Вдавив Карину в сиденье кожаного салона, одной рукой придерживал запястья, а другой в спешке расстегивал джинсы и стягивал их с себя вместе с трусами нахрен. Раскаленный стояк, вырвавшись на свободу, шлепнулся о Каринино бедро. Она вздрогнула от неожиданности.
— Ты долбаный извращенец! — моя бестия шипела, извиваясь подо мной, а меня это еще больше заводило, хотя куда уже, нафиг, больше?
— Да-а-а, — с каким-то особо изощрённым кайфом протянул последнее, удивляясь себе и своему же голосу. Жадно провел мокрой и горячей от возбуждения ладонью по внутренней части бедра Янчевской, и если ее платье было почти уже на талии, то наличие колготок в мои планы явно не входило. Одним рывком впиваясь в тонкий капрон, разорвал их прямо на ней, стягивая вниз. Карина же опять визжала, осыпая мою спину кулаками. Глупая девочка наивно полагала, что меня это остановит. Пальцами скользнул ей под платье, натыкаясь на тонкую лямку атласных трусиков.
— Ты псих! Я тебя не хочу, и никогда не хотела, и никогда уже не захочу! Все, что ты там себе напридумывал — это все твоя больная фантазия, тебе лечиться нужно! — всхлипы и рыдания оглушали меня.

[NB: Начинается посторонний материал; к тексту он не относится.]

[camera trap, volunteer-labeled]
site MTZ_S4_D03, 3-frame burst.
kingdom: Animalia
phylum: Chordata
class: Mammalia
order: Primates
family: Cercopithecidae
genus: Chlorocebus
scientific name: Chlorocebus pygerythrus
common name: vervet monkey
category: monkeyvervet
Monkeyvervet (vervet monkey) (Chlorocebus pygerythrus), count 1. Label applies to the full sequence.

— Ах вот оно что… — внутри разлилось такое неприятное и болезненное чувство, словно кто кислоты хлестанул, все насквозь прожигая. Сразу вспомнились слова Ромы о том, что Карина никогда моей не будет и никогда не полюбит меня! Сука! Янчевская уже находилась на грани настоящей истерики. И тут меня осенило, что вообще происходит блядь!!Чёрт, уебок, ну что ты творишь!?Выходит что я защищал ее от синего Ромы, от того озабоченного типа в клубе чтоб самому же в итоге нагнуть ее на заднем сиденье своей тачки?! Отвращение и ненависть к себе заполнили меня целиком и полностью, горло сдавило с такой силой что прочистить не удавалось, сознание плыло я вдруг почувствовал себя последним гнидой и ничтожеством на всем белом свете, да так, что впору было бы на полной скорости уебаться в железобетонную стену. Я изумлённо посмотрел на рыдающую Карину и меня окончательно размазало…
Прости…
Прости…
Прости…
Все что генерировал мой мозг.
Глава 25
— Все, что связано с тобой, не просто! Я люблю тебя, ты слышишь?! Люблю!
Егор(с).
— Прости… прости меня! Да, я маньяк! Я псих! Я не знаю, как так получилось, но мне нужно, как воздух, оказаться в тебе! И да, для меня это не просто секс! Все, что связано с тобой, не просто! Я люблю тебя, ты слышишь?! Люблю! — с такой горечью выплюнул это признание, словно эта любовь была моим самым большим разочарованием в жизни, крестом который мне доведётся теперь нести до последнего А ведь, по сути, так и было. Безответное чувство к женщине, которая никогда меня не полюбит, — что может быть хуже, что?! Сколько у меня было телок, которые с довольным визгом штабелями прыгали мне в койку, а мне, идиоту, нужно было втюриться в ту, которой плевать на меня. Ей на меня плевать! Абсолютно похеру. А теперь после сегодняшней выходки к этому “плевать” еще и ненависть добавится. Фантастический коктейль, мать вашу. Да и хрен, пусть ненавидит! Да пусть хоть ненавидит, если полюбить не способна.
Карина все это время всхлипывала и ошарашено пялилась на меня, не вымолвив ни слова.
— Разрешаю тебе меня ненавидеть! — заявил, торжественно натягивая худи. — Ты мечта всей моей жизни, а я редкостный мудак, но не насильник! Я бы никогда не причинил тебе боль. Прости, если сможешь… Давай я отвезу тебя домой, — я уже начал перелазить обратно на
водительское сиденье, когда в спину будто бы высоковольтным разрядом прилетело:
— Поцелуй меня…
— Что?! — охренев, обернулся и, часто моргая, посмотрел на нее. — Что ты только что сказала?